Plaintiff, a pro se litigant, brings this lawsuit alleging that he was denied retirement pay and medical benefits because of his race and in retaliation for complaining about discrimination in violation of Title VII of the Civil Rights Act of 1964, as amended (Doc. 1 at 6). This matter is before the Court on Defendants Kellogg Company and Mary Thomas' Motion to Dismiss (Doc. 8). For the reasons explained below, the Court converts defendants' motion to dismiss plaintiff's ERISA claims to a motion for summary judgment and provides notice to the parties that they may submit additional materials outside of the pleadings on or before February 1, 2015 for the Court's consideration on summary judgment. The Court also grants plaintiff leave to file an amended complaint for his Title VII claims against defendants by February 1, 2015. If plaintiff does not do so by that date, the Court will grant defendants' motion to dismiss plaintiff's Title VII claims for failure to state a claim.
I. Procedural Background
On August 28, 2014, defendants filed their Motion to Dismiss. Under D. Kan. Rules 6.1(d)(2) and 7.1(c), plaintiff was required to respond to defendants' motion within 21 days, or by September 18, 2014. When plaintiff failed to respond by this deadline, the Court issued a Notice and Order to Show Cause to plaintiff on November 14, 2014 (Doc. 11).
In that Order, the Court explained that under D. Kan. Rule 7.4(b), a party "who fails to file a responsive brief or memorandum within the time specified in D. Kan. Rule 6.1(d) waives the right to later file such brief or memorandum" unless there is a showing of excusable neglect. That rule also provides "[i]f a responsive brief or memorandum is not filed within the D. Kan. Rule 6.1(d) time requirements, the court will consider and decide the motion as an uncontested motion. Ordinarily, the court will grant the motion without further notice." D. Kan. Rule 7.4(b).
Because plaintiff had failed to respond to defendants' Motion to Dismiss, the Court directed plaintiff to show cause, in writing, on or before December 1, 2014, why it should not consider and rule on defendants' motion as an uncontested one under D. Kan. Rule 7.4(b). The Court also ordered plaintiff to file any response to defendants' Motion to Dismiss on or before December 1, 2014.
On December 1, 2014, plaintiff filed a Response to the Motion to Dismiss (Doc. 12). Plaintiff failed to respond, however, to the Court's Notice and Order to Show Cause. Plaintiff has not shown cause, in writing, why the Court should not consider and rule on defendants' Motion to Dismiss as an uncontested one. Plaintiff neither explains why he failed to respond timely to defendants' Motion to Dismiss nor demonstrates that his failure amounts to excusable neglect. The Court recognizes that plaintiff brings this action pro se.

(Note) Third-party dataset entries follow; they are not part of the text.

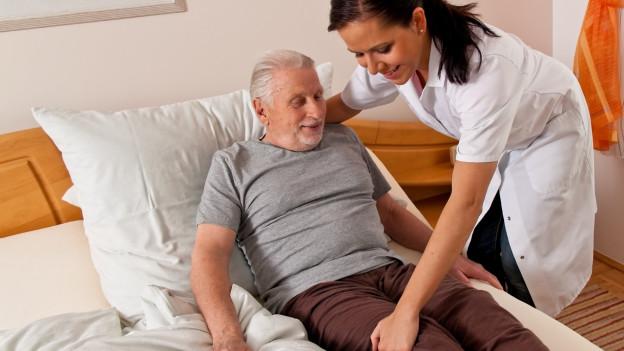 Frau pflegt älteren Mann.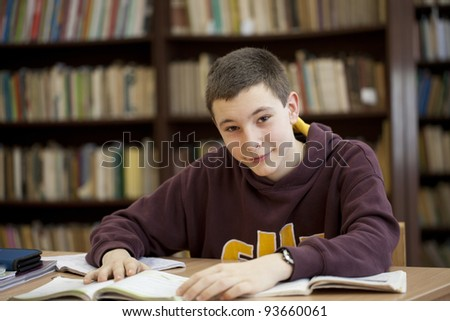 Young man learning in library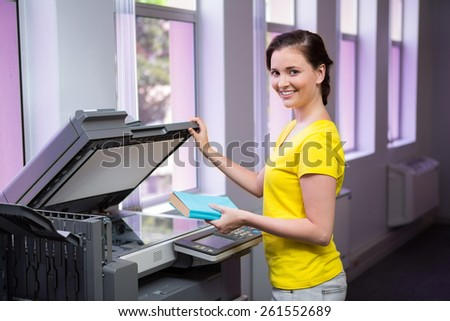Student photocopying her book in the library at the university - stock photo
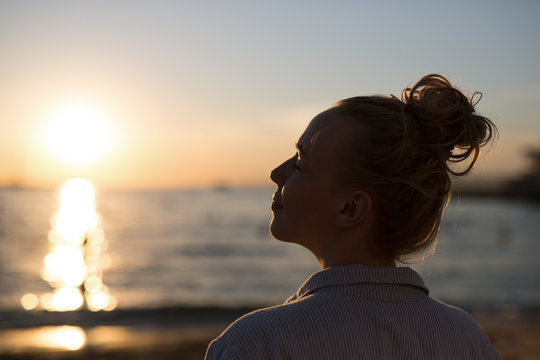 Sillouette of a woman with a bun enjoying the beautiful sunset.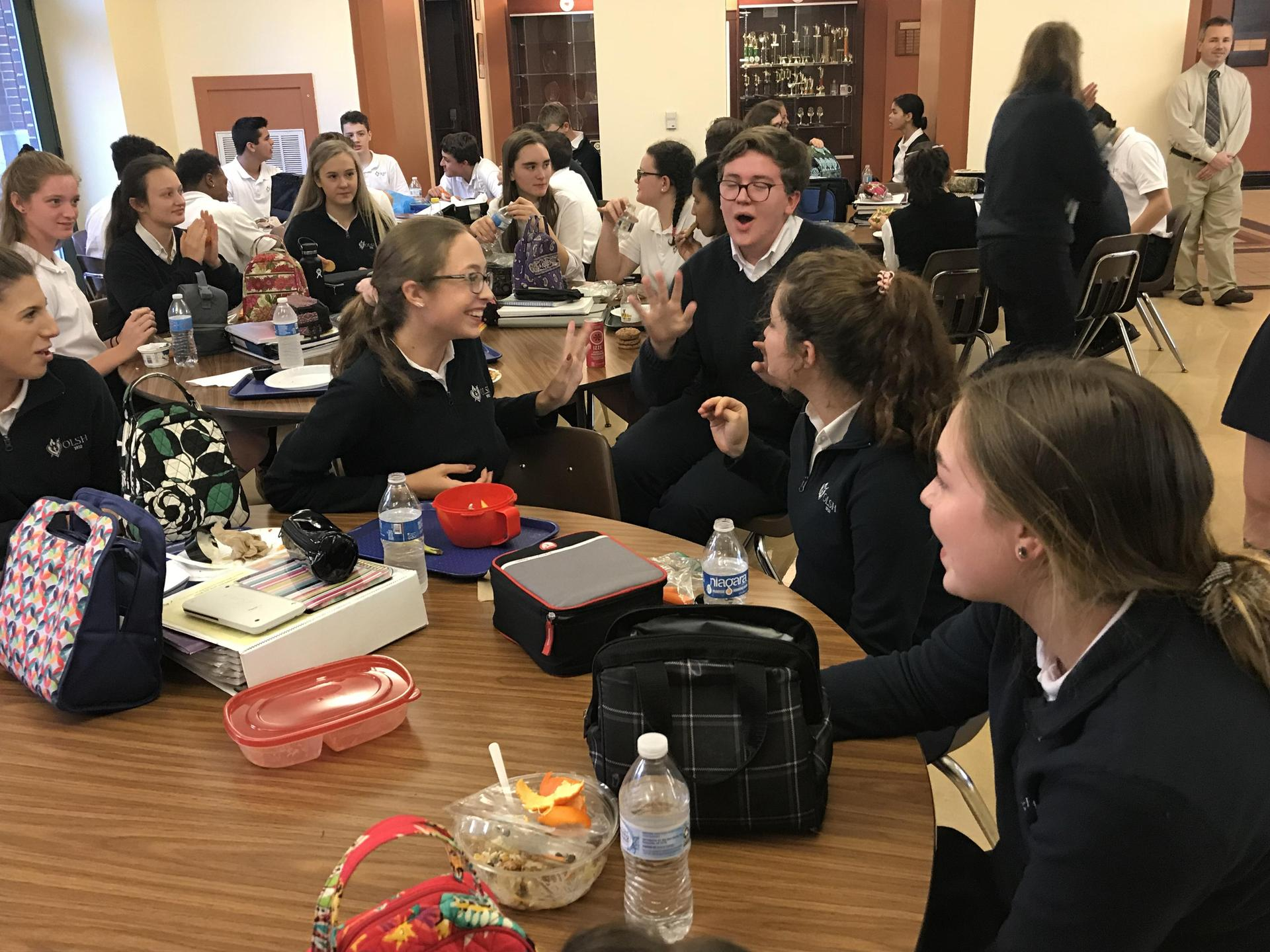 Brenna enjoys lunch with friends in the OLSH cafeteria.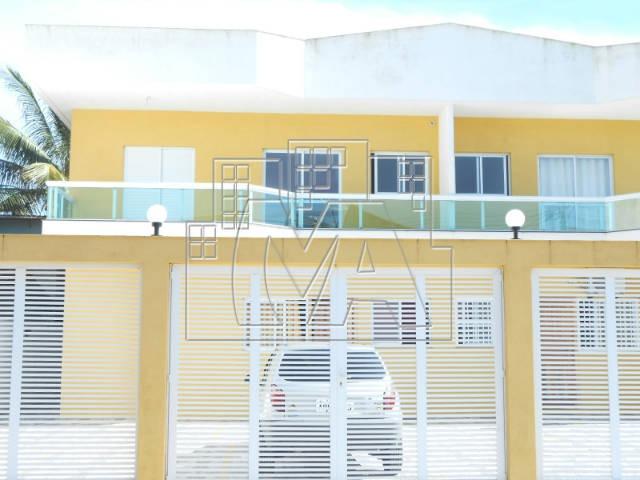 casa sobreposta alta em praia grande , 2 dormitórios , nunca habitada , próxima ao terminal de ônibus e ao comercio ,aceita financiamento bancário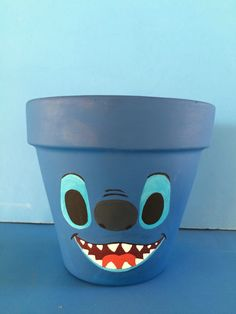 Stitch flower pot on Etsy listing at https://www.etsy.com/listing/458430998/stitch-inspired-hand-painted-terra-cotta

But a plaintiff's pro se status does not excuse him from complying with the rules of the court or facing the consequences of noncompliance. Ogden v. San Juan Cnty., 32 F.3d 452, 455 (10th Cir. 1994) (citing Nielsen v. Price, 17 F.3d 1276, 1277 (10th Cir. 1994)). Thus, because plaintiff failed to respond timely to defendants' Motion to Dismiss, the Court may grant defendants' Motion to Dismiss as uncontested under D. Kan. Rule 7.4(b). Nevertheless, the Court also has considered defendants' motion on the merits. See Jones v. Corr. Corp. of Am., No. 10-3167-JTM, 2012 WL 3238190, at *3 (D. Kan. Aug. 7, 2012) ("Even while acknowledging its authority to grant uncontested motions pursuant to D. Kan. R. 7.4, a court may evaluate the merits of a motion."). After considering defendants' motion, the Court concludes that it is not proper to dismiss this case in its entirety on the record currently before the Court.
II. Factual Background
The following facts are alleged in the Complaint and viewed in the light most favorable to plaintiff. Because plaintiff brings this lawsuit pro se, the Court construes his Complaint liberally and holds it to a less stringent standard than formal pleadings drafted by lawyers. See Hall v. Bellmon, 935 F.2d 1106, 1110 (10th Cir. 1991). But the Court does not assume the role of advocate for a pro se litigant. Id.

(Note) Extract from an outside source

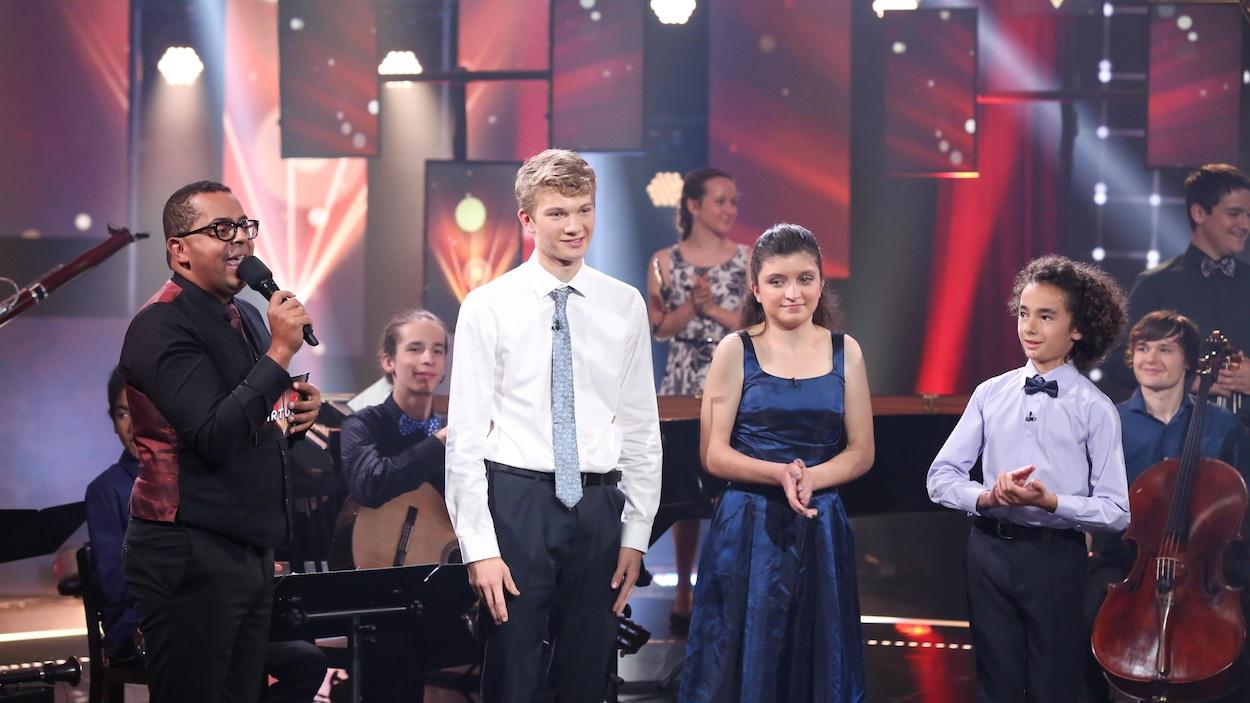 Gregory est sur scène avec Victor, Nikki et Benjamin. Ils sont habillés de façon élégante et sont entourés d'anciens candidats.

Plaintiff, who is African-American, worked for defendant Kellogg Company from 1973 until his retirement in March 2013. Plaintiff alleges he began receiving his retirement benefits in June 2013, but that the company withheld his retirement benefits in September 2013 because plaintiff had received an overpayment in short term disability benefits. Plaintiff contends that as of November 8, 2013, he had received all of his retirement benefits except for one month's payment. Plaintiff does not allege that he exhausted his administrative remedies under the Employee Retirement Income Security Act ("ERISA") for the one month's payment he did not receive.
Plaintiff also alleges that defendants have denied him medical benefits. Plaintiff claims that medical benefits are part of his retirement plan, but the company informed him that he was not eligible for medical benefits because he had waived this benefit. Plaintiff does not allege that he exhausted his administrative remedies under ERISA for his alleged denial of medical benefits.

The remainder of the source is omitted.